VIENNA, June 6 (Reuters) – Iran will not heed a call to cooperate more fully with U.N. nuclear inspectors until a standoff over the future of its agreement with major powers is resolved, its envoy to the agency said on Wednesday.

The International Atomic Energy Agency, which is policing the restrictions placed on Iran’s activities under the deal, has said Tehran is implementing its commitments, but also called for “timely and proactive cooperation” on providing access for snap inspections.

IAEA chief Yukiya Amano has said the comment is “not an expression of concern or complaints but rather an encouragement to Iran”. Diplomats who deal with the agency, however, say it follows an inspection in late April that went down to the wire in terms of how quickly the IAEA team gained access to one site.

Iran’s ambassador to the International Atomic Energy Agency (IAEA) Reza Najafi arrives for a board of governors meeting at the IAEA headquarters in Vienna March 2, 2015. REUTERS/Heinz-Peter Bader

Tehran’s ambassador to the IAEA, Reza Najafi, said that, while it was not benefiting from the deal, “no one should expect Iran to go to implement more voluntary measures.”

European powers are scrambling to salvage the deal since U.S. President Donald Trump pulled Washington out last month and said he would reimpose far-reaching U.S. sanctions on Iran.

The three European powers that signed the deal — France, Britain and Germany — are looking to shield European companies from U.S. sanctions while also keeping Iranian oil exports and the revenue from them flowing.

Najafi would not be drawn on exactly how much longer talks between the Europeans and Iran on salvaging the deal would last.

“We gave a few weeks to our European counterparts,” he told reporters outside a quarterly meeting of the agency’s Board of Governors. “A few weeks means a few weeks, not a few months.”
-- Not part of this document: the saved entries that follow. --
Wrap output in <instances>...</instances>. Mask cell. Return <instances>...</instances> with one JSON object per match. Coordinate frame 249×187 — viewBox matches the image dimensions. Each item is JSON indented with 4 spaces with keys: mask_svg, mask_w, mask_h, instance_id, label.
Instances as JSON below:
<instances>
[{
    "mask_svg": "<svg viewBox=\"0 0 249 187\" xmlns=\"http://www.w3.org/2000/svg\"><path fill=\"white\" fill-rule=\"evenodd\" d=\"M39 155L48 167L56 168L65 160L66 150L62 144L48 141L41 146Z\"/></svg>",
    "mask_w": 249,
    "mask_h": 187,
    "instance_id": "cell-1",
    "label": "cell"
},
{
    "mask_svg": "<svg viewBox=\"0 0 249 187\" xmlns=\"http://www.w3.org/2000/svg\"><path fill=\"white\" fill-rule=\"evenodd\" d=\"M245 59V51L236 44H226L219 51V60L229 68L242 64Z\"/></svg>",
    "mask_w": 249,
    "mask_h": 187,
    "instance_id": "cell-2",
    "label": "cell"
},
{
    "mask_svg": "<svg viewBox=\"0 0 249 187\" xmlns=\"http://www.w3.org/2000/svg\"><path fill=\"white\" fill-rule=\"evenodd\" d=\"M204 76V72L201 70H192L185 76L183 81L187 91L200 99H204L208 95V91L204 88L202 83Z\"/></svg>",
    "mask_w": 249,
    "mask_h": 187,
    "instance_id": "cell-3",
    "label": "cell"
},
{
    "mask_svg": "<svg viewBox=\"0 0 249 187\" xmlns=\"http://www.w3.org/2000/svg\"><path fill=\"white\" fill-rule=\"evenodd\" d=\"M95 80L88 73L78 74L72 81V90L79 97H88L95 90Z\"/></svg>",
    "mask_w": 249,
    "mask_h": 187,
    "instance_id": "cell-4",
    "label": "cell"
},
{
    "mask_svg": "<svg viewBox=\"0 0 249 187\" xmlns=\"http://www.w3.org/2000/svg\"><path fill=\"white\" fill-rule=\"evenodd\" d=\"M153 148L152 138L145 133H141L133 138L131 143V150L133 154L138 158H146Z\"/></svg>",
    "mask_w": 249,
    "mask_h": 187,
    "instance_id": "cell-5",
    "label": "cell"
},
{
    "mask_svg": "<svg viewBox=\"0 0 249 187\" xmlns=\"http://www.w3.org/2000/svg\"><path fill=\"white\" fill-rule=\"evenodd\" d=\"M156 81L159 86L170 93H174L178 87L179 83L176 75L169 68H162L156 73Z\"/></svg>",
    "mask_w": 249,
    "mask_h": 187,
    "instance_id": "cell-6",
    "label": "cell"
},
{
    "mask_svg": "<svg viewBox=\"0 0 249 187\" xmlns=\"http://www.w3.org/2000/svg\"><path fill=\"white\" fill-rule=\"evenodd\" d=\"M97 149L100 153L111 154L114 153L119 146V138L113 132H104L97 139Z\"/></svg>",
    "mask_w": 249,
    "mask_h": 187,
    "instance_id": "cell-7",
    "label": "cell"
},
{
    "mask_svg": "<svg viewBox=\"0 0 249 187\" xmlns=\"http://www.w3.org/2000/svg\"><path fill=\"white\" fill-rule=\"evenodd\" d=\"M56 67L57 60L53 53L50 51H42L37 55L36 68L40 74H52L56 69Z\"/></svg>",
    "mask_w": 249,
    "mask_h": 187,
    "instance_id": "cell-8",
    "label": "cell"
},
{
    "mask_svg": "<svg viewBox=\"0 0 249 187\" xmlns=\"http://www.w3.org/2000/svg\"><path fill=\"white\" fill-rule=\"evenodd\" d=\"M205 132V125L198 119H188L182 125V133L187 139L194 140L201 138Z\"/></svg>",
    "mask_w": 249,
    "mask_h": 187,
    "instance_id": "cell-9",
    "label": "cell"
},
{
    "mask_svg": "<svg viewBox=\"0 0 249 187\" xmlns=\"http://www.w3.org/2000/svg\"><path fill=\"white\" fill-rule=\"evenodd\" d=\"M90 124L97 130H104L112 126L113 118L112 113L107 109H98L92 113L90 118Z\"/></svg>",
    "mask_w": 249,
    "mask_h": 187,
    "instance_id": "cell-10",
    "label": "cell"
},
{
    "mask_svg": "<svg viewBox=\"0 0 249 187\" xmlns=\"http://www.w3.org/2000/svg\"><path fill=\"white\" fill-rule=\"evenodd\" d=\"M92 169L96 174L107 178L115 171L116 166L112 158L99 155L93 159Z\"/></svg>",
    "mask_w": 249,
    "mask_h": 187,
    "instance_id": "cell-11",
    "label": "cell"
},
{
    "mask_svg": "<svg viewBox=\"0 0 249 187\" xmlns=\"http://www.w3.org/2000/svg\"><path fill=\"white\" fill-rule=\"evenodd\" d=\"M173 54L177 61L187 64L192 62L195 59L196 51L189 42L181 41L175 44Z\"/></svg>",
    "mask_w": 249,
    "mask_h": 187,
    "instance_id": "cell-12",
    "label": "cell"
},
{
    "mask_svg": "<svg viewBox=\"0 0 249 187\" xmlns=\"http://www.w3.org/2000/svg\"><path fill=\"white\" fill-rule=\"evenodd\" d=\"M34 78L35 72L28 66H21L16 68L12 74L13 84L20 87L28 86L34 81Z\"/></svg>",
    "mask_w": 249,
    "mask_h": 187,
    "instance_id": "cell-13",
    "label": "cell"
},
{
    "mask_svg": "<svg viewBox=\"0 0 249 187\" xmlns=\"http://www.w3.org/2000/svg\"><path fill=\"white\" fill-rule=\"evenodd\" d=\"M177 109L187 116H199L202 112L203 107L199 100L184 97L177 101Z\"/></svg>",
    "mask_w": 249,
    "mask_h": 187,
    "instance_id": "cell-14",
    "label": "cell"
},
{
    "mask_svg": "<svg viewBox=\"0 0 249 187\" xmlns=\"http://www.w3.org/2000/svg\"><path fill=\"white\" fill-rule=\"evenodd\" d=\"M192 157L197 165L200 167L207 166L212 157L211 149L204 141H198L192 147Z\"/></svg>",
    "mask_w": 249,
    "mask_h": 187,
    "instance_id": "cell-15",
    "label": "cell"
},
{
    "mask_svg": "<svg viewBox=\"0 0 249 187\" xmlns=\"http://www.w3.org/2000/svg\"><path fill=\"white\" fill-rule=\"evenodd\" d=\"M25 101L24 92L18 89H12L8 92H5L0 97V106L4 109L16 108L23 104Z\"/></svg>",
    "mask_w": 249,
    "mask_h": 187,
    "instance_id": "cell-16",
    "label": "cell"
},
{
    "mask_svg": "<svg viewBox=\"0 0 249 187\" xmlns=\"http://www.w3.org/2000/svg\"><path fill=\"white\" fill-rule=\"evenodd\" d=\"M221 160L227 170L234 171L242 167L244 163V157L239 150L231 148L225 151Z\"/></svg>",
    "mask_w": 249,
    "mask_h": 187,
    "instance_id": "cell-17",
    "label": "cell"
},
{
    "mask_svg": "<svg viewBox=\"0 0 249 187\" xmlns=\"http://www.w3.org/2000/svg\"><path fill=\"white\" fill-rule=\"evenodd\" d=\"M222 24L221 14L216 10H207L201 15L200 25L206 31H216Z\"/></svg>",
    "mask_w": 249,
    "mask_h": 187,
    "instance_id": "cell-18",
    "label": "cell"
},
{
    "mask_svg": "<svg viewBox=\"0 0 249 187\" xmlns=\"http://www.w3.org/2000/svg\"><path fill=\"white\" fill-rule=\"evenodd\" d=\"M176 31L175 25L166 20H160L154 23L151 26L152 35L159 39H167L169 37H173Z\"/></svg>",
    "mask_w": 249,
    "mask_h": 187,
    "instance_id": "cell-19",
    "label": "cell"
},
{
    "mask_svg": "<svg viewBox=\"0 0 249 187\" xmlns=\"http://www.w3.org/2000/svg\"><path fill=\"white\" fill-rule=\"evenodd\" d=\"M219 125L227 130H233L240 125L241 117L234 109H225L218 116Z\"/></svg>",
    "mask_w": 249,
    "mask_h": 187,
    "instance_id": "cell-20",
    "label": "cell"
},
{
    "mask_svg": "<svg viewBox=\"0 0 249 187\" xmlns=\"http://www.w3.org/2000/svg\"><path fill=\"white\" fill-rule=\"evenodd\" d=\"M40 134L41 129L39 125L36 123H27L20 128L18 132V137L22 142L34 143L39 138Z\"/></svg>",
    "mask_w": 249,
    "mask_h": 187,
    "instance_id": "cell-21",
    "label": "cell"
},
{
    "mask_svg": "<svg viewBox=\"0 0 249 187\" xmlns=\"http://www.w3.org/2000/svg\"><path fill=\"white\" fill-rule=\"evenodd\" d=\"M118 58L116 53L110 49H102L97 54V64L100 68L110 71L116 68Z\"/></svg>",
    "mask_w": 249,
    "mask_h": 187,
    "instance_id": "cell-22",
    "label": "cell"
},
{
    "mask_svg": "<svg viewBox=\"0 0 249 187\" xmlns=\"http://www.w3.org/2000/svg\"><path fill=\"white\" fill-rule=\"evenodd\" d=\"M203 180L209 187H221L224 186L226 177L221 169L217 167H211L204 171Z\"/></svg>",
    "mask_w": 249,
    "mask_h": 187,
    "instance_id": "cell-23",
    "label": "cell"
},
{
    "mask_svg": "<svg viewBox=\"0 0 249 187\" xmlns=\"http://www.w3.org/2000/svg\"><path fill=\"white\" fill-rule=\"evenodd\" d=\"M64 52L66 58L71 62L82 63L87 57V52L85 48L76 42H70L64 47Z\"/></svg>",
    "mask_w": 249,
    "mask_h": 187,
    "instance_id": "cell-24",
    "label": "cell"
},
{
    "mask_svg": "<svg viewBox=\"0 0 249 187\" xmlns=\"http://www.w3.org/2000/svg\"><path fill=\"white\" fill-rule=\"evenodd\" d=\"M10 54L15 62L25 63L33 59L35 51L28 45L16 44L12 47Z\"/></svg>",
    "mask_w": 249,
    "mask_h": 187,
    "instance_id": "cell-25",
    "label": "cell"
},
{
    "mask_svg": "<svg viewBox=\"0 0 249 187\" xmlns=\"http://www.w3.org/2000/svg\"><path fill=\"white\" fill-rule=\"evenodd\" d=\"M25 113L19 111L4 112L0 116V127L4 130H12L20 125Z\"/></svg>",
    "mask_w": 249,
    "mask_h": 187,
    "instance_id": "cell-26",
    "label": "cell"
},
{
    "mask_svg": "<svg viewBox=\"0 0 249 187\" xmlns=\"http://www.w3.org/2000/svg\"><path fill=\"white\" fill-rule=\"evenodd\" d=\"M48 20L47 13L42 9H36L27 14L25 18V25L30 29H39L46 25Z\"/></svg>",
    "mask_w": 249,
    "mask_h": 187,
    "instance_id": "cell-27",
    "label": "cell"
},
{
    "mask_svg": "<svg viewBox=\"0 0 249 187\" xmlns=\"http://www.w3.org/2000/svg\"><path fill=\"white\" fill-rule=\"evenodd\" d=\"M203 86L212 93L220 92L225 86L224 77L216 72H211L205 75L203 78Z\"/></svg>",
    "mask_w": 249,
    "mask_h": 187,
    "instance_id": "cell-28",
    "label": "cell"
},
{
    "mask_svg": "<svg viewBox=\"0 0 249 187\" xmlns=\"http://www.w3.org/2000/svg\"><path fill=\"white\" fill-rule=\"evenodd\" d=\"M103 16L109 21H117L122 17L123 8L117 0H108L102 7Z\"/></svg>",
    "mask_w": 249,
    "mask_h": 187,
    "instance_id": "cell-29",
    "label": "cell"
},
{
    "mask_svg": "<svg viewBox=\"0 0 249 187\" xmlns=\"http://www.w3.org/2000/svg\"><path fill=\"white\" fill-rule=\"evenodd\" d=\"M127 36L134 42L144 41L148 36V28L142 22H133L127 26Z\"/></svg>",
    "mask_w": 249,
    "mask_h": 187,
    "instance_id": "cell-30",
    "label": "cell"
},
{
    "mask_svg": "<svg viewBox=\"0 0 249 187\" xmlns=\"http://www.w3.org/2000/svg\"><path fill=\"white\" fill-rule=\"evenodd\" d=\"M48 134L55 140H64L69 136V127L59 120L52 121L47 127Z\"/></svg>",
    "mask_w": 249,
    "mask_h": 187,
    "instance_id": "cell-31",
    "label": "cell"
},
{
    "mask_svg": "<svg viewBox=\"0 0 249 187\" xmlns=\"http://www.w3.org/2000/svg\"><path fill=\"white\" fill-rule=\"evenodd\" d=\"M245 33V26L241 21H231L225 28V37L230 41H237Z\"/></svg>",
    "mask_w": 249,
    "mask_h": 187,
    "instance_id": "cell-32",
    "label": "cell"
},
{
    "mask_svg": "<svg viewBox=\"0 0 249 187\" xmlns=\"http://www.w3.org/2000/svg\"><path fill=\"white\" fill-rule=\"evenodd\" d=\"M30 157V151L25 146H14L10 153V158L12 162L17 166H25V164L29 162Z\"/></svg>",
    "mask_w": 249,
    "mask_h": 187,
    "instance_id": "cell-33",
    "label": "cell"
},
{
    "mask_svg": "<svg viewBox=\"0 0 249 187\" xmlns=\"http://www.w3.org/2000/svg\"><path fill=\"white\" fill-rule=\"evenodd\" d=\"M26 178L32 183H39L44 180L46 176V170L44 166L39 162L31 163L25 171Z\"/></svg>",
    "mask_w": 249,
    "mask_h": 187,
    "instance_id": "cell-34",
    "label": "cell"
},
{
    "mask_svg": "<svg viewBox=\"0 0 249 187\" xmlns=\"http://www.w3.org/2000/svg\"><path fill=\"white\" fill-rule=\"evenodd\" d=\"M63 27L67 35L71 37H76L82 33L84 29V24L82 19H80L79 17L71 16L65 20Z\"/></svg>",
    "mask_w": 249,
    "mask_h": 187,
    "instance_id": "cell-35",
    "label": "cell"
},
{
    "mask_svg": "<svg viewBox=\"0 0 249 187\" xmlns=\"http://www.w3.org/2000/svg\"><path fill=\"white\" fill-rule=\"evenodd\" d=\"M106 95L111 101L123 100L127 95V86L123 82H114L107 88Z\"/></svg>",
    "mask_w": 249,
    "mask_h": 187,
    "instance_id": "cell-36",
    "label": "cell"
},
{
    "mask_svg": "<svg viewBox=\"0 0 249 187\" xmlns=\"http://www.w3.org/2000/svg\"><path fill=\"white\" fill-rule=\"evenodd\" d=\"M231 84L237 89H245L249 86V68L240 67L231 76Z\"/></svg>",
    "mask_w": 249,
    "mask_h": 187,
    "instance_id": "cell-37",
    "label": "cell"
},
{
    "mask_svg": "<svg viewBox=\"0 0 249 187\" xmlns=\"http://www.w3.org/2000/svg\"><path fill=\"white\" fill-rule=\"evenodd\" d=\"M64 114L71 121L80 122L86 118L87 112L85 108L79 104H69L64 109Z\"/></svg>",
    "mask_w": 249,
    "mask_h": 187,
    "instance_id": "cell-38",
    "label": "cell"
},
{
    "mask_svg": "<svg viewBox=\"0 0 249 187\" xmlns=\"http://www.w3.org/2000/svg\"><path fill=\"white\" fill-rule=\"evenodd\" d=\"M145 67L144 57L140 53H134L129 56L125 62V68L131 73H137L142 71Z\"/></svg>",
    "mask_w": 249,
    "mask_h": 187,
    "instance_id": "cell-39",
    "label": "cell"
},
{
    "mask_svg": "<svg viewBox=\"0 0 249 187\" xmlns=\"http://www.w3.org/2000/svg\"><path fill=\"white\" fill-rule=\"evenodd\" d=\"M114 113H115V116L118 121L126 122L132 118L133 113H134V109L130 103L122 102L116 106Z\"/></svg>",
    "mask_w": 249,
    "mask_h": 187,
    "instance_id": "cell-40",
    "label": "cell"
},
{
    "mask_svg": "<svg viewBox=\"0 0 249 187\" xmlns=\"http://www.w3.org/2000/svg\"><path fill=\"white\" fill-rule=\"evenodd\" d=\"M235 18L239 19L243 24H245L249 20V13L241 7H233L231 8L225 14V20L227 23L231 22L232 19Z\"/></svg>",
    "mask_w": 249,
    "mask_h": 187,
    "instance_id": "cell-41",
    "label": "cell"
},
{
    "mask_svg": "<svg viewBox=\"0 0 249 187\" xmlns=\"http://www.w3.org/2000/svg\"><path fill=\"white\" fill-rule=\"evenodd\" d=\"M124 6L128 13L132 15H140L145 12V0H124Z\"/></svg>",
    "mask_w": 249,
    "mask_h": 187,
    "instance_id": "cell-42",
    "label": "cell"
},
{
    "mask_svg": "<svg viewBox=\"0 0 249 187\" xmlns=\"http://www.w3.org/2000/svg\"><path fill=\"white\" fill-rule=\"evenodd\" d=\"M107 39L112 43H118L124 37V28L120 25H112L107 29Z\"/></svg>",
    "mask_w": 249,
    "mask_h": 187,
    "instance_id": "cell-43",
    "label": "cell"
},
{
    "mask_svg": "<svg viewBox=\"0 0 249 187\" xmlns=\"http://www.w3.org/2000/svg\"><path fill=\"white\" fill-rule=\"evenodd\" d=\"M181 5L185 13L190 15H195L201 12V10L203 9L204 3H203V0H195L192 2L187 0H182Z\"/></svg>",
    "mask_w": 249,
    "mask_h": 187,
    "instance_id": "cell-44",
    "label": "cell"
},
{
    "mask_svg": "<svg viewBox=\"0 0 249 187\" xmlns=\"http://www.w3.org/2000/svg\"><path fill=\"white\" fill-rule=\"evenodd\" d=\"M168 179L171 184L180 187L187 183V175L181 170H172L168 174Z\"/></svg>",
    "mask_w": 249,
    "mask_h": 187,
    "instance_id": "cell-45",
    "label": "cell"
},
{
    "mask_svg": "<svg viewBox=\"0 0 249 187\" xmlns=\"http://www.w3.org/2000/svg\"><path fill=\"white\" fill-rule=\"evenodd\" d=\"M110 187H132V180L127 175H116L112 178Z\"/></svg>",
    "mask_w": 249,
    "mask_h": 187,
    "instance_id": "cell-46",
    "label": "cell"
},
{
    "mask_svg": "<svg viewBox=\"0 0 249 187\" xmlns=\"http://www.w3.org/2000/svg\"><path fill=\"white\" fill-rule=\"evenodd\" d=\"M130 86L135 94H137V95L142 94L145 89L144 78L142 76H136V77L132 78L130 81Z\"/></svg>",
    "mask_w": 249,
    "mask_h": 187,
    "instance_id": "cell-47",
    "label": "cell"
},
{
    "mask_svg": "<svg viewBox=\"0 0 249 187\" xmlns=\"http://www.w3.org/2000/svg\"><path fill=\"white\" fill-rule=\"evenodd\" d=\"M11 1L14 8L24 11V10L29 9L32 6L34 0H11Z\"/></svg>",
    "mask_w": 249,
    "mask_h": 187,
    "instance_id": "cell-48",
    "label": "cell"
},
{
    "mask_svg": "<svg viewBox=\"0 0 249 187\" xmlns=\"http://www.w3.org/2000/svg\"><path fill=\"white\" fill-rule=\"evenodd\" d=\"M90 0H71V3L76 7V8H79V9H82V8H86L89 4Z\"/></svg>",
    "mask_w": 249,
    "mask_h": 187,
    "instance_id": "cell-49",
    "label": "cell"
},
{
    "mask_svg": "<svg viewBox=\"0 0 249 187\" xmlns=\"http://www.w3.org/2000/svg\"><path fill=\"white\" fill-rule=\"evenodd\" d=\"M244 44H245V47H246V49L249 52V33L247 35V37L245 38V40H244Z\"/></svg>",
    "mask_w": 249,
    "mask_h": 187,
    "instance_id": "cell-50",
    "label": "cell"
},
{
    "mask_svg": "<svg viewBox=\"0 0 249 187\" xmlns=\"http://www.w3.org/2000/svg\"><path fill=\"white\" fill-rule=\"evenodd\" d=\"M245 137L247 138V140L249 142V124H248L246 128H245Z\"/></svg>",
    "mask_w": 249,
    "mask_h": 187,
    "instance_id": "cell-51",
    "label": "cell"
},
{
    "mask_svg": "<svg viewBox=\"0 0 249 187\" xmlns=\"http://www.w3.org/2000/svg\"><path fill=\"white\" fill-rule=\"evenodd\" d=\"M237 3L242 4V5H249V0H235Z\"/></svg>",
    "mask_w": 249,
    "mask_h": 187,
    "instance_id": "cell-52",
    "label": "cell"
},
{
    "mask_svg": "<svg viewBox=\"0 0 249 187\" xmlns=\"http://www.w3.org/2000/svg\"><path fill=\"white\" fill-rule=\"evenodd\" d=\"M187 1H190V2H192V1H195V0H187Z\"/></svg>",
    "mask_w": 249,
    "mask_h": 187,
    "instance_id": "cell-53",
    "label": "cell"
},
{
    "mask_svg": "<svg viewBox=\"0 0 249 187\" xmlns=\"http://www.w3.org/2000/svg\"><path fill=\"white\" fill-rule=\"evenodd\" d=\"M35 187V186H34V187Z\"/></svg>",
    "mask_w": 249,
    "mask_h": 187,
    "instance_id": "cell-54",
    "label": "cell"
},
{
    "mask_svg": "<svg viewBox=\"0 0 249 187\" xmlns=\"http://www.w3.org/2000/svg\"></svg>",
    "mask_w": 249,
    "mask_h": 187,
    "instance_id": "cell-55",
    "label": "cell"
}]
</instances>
Iran’s Supreme Leader Ali Khamenei said on Monday he had ordered that preparations be made to increase Iran’s uranium enrichment capacity in case the nuclear deal fell apart.

The IAEA said Iran had notified it of a “tentative schedule” to resume long-halted production of uranium hexafluoride, the feedstock for centrifuges, the machines that enrich uranium.

The deal caps the level to which Iran can enrich the gas as well as its stock of the enriched material.

“But I should emphasize that it does not mean that right now Iran will restart any activities contrary to the JCPOA,” Najafi said, using the deal’s official name – the Joint Comprehensive Plan of Action. “These are only preparatory works.”